Existió inicialmente en Marx y Proudhon una concordancia de ideas en cuanto a sus objetivos comunes: la liberación de la clase trabajadora, la colectivización de los medios de producción y la eliminación de la sociedad burguesa y el sistema capitalista. Pero luego de la publicación en 1846 de “Filosofía de la miseria” por parte del anarquista francés, hubo una fuerte confrontación teórico-política que Marx puso de manifiesto al año siguiente en su “Das elend der philosophie” (Miseria de la filosofía). “¿Qué es la sociedad, cualquiera que sea su forma? -se pregunta Marx en una carta que le dirigió al crítico literario ruso Pavel Annenkov (1813-1887) en diciembre de 1846 a propósito de la obra de Proudhon-. El producto de la acción recíproca de los hombres. ¿Pueden los hombres elegir libremente esta o aquella forma social? Nada de eso. A un determinado nivel de desarrollo de las facultades productivas de los hombres, corresponde una determinada forma de comercio y de consumo. A determinadas fases de desarrollo de la producción, del comercio, del consumo, corresponden determinadas formas de constitución social, una determinada organización de la familia, de los estamentos o de las clases; en una palabra, una determinada sociedad civil. A una determinada sociedad civil, corresponde un determinado orden político que no es más que la expresión oficial de la sociedad civil. Esto es lo que el señor Proudhon jamás llegará a comprender, pues él cree que ha hecho una gran cosa apelando del Estado a la sociedad civil, es decir, del resumen oficial de la sociedad a la sociedad oficial”.
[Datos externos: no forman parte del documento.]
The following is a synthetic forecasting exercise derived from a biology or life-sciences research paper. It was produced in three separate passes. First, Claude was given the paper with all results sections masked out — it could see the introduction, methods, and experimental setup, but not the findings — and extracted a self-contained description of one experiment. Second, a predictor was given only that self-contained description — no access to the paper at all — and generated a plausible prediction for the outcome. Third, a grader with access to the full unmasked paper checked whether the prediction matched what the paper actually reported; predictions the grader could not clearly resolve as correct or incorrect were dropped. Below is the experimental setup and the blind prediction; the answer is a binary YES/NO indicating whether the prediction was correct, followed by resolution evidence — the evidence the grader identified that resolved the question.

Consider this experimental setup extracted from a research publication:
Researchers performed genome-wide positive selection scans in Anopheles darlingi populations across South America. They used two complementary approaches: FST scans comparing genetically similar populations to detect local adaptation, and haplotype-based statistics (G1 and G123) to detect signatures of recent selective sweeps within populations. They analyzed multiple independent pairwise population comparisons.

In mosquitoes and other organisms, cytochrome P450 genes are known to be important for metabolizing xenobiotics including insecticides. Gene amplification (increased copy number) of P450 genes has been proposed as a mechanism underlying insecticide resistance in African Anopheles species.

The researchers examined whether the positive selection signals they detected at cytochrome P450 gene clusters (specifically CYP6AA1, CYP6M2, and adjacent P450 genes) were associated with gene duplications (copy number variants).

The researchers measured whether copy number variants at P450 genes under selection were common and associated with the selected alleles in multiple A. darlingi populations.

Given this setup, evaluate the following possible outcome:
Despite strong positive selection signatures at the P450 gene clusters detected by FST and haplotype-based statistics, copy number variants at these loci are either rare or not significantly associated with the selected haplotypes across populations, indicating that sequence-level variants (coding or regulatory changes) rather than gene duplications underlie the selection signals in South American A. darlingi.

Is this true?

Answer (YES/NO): YES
“Huelga añadir -agrega Marx- que los hombres no son libres árbitros de sus fuerzas productivas, base de toda su historia, pues toda fuerza productiva es una fuerza adquirida, producto de una actividad anterior. Por tanto, las fuerzas productivas son el resultado de la energía práctica de los hombres, pero esta misma energía se halla determinada por las condiciones en que los hombres se encuentran colocados, por las fuerzas productivas ya adquiridas, por la forma social anterior a ellos, que ellos no crean y que es producto de la generación anterior. El simple hecho de que cada generación posterior se encuentre con fuerzas productivas adquiridas por la generación precedente, que le sirven de materia prima para la nueva producción, crea en la historia de los hombres una conexión, crea una historia de la humanidad, que es tanto más la historia de la humanidad por cuanto las fuerzas productivas de los hombres, y, por consiguiente, sus relaciones sociales, han adquirido mayor desarrollo. Consecuencia obligada: la historia social de los hombres no es nunca más que la historia de su desarrollo individual, tengan o no ellos mismos conciencia de esto. Sus relaciones materiales forman la base de todas sus relaciones. Estas relaciones materiales no son más que las formas necesarias bajo las cuales se realiza su actividad material e individual”.